Nowicki -- who will don the "Frostpaw" costume in addition to offering testimony in civilian garb at the San Francisco hearing  -- is pushing Salazar to drop a pair of rollbacks to the Endangered Species Act authored by the Bush administration:    In a nutshell, Nowicki is hoping Salazar will reinstate more environmentally comprehensive provisions regarding energy development on the outer continental shelf -- the shallow portions of the ocean between several and a dozen or more miles offshore -- and eliminate rules that forbid factoring in global warming and greehouse gas production as threats to an endangered species (such as, say, polar bears). The Bush policies also pared back the need to consult with environmental agencies -- such as the Department of Fish and Wildlife -- before moving ahead with controversial policies.

President Obama has asked Salazar to consider revoking the rollbacks, and, earlier this month, 44 members of the House of Representatives (including a healthy Bay Area contingent) urged the same in stronger language.

This prompts the question: If Salazar is likely sympathetic to environmentalists' pleas, why the theatrics?
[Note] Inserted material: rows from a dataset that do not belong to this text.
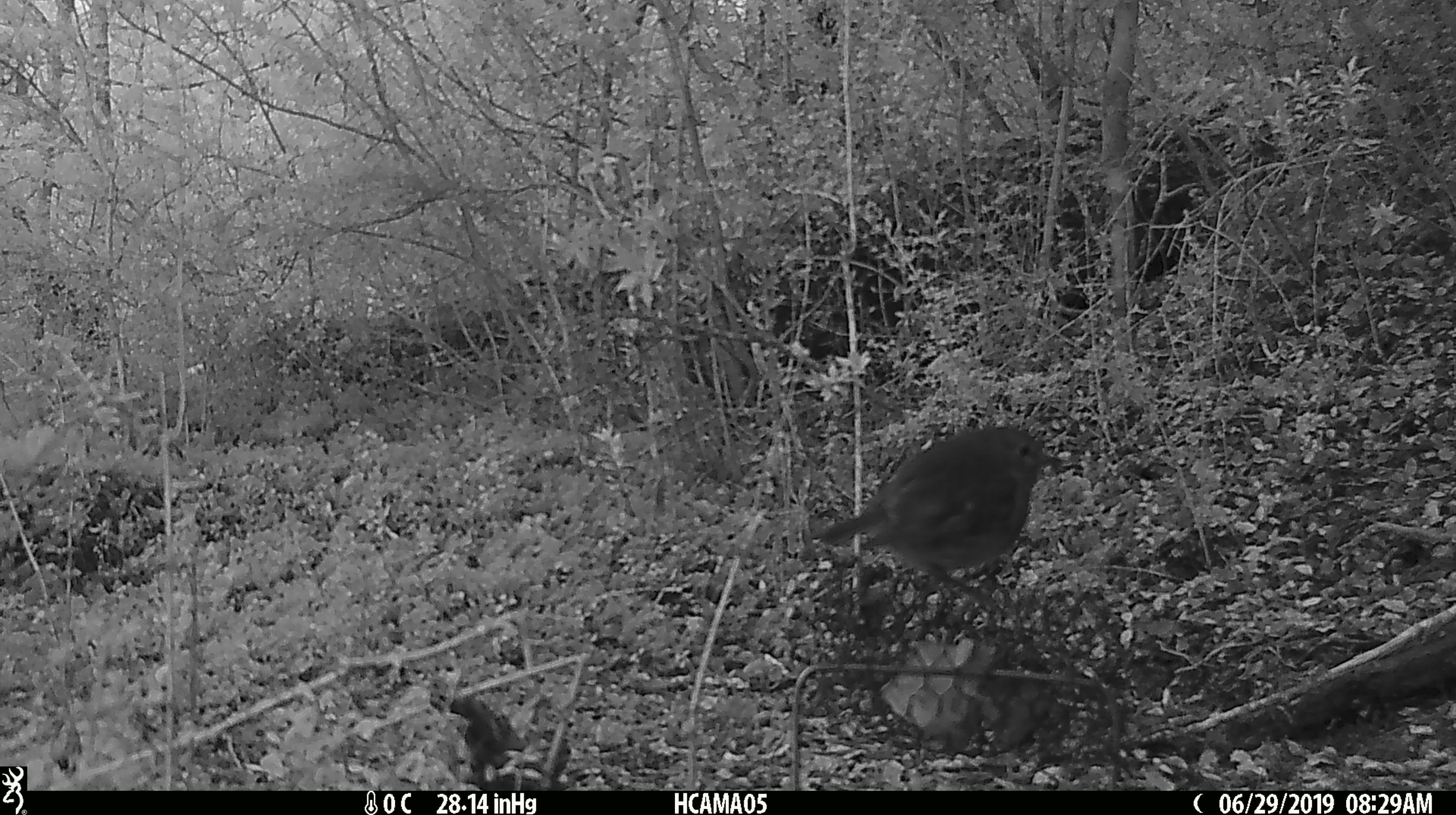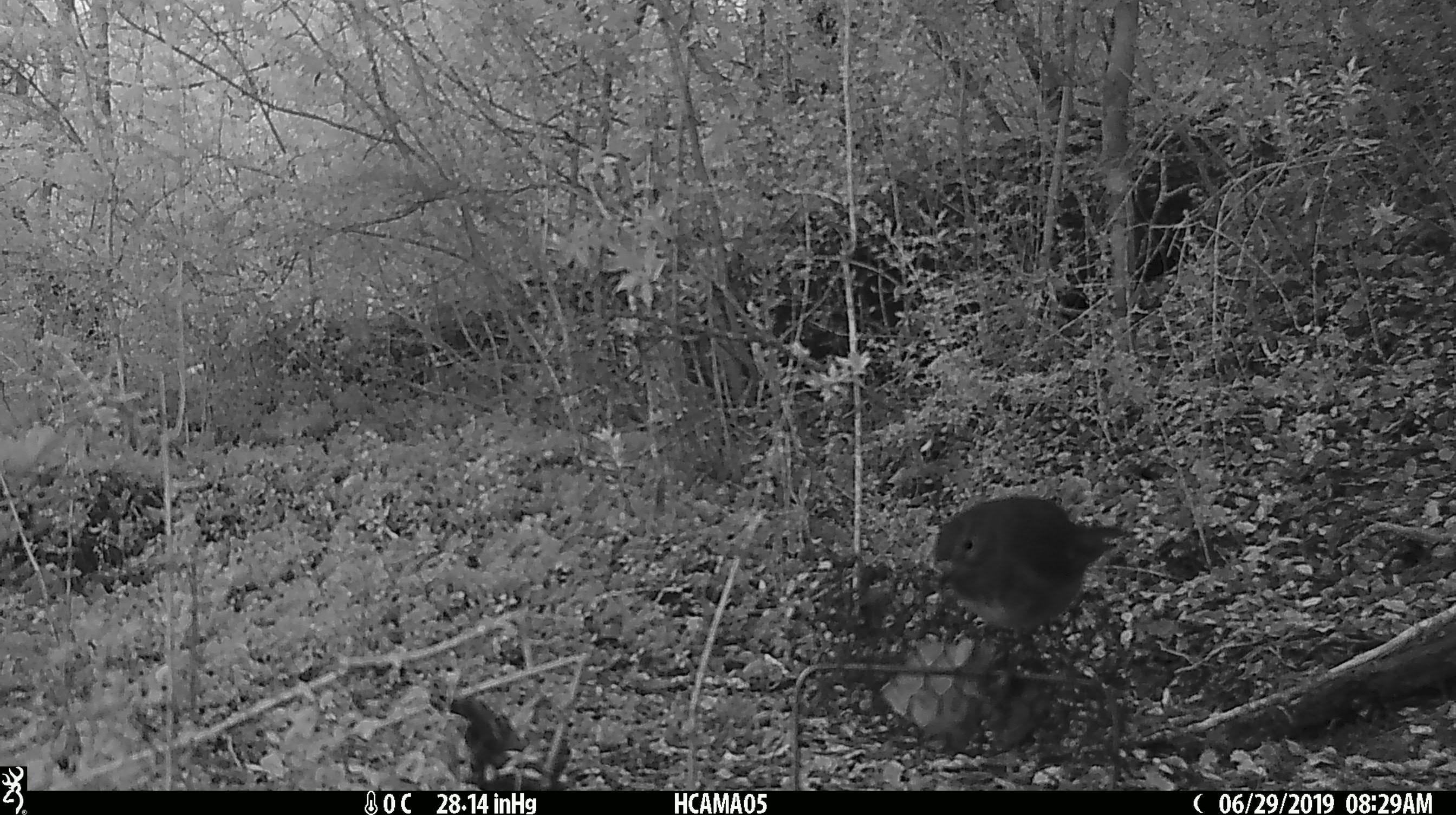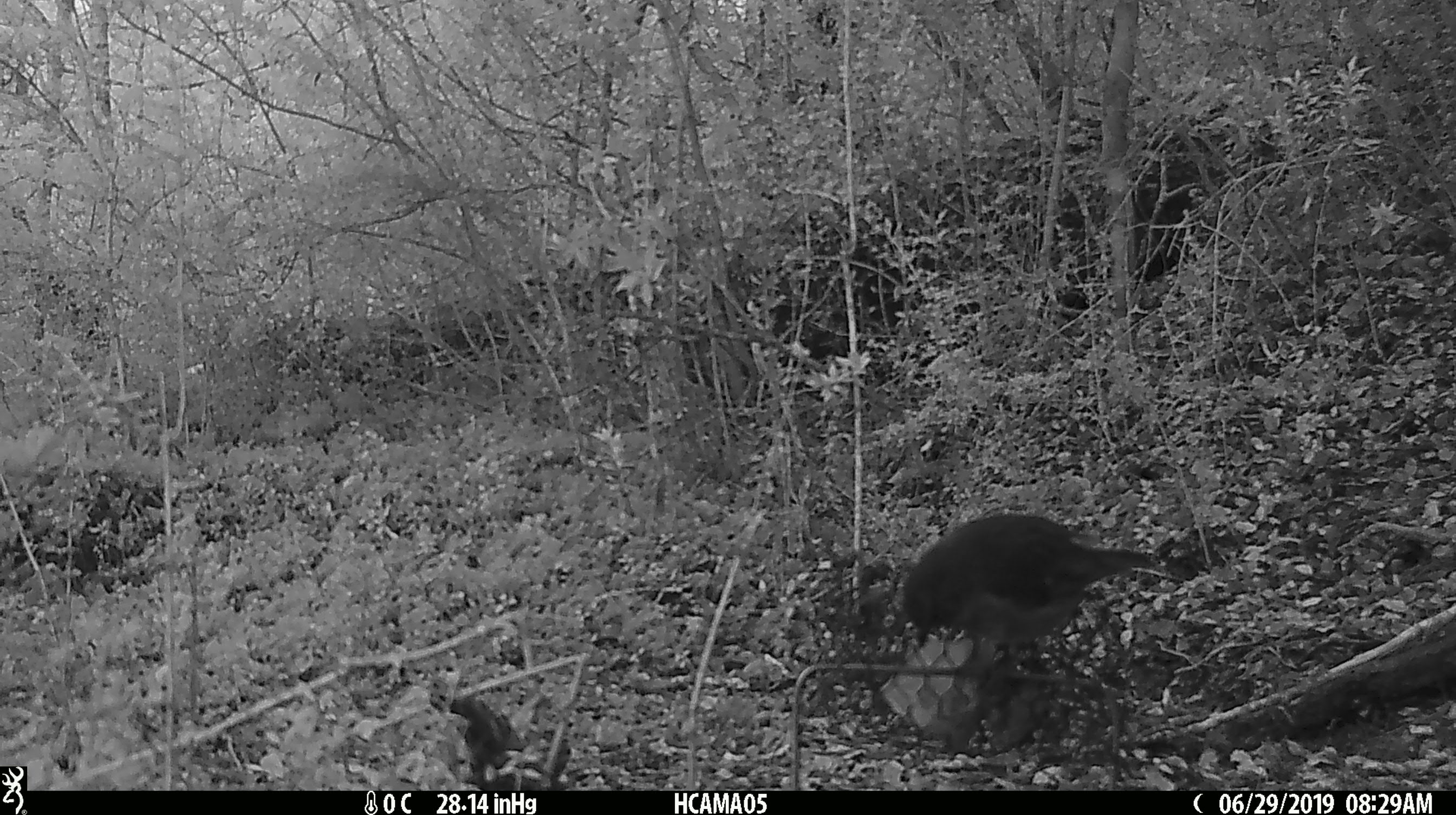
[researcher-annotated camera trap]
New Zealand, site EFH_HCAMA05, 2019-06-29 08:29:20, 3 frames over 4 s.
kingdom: Animalia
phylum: Chordata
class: Aves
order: Passeriformes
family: Petroicidae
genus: Petroica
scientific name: Petroica australis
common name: new zealand robin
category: robin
Robin (new zealand robin) (Petroica australis).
Nowicki notes that he hopes the costume-heavy demonstration won't be taken as -- ahem -- polarizing.

"The turnout and everything that's happening tomorrow is meant ot show Secretary Salazar and the folks of California how important this issue is to our coastline," he says. "I don't see any of it as being antagonistic and I don't think the secretary has seen it this way."

And as far as sympathizing with the plight of the global warming-threatened polar bear, Nowicki is more empathetic than ever.He notes that, while the "Frostpaw" costume is stunningly beautiful and well-made -- it's stiflingly hot.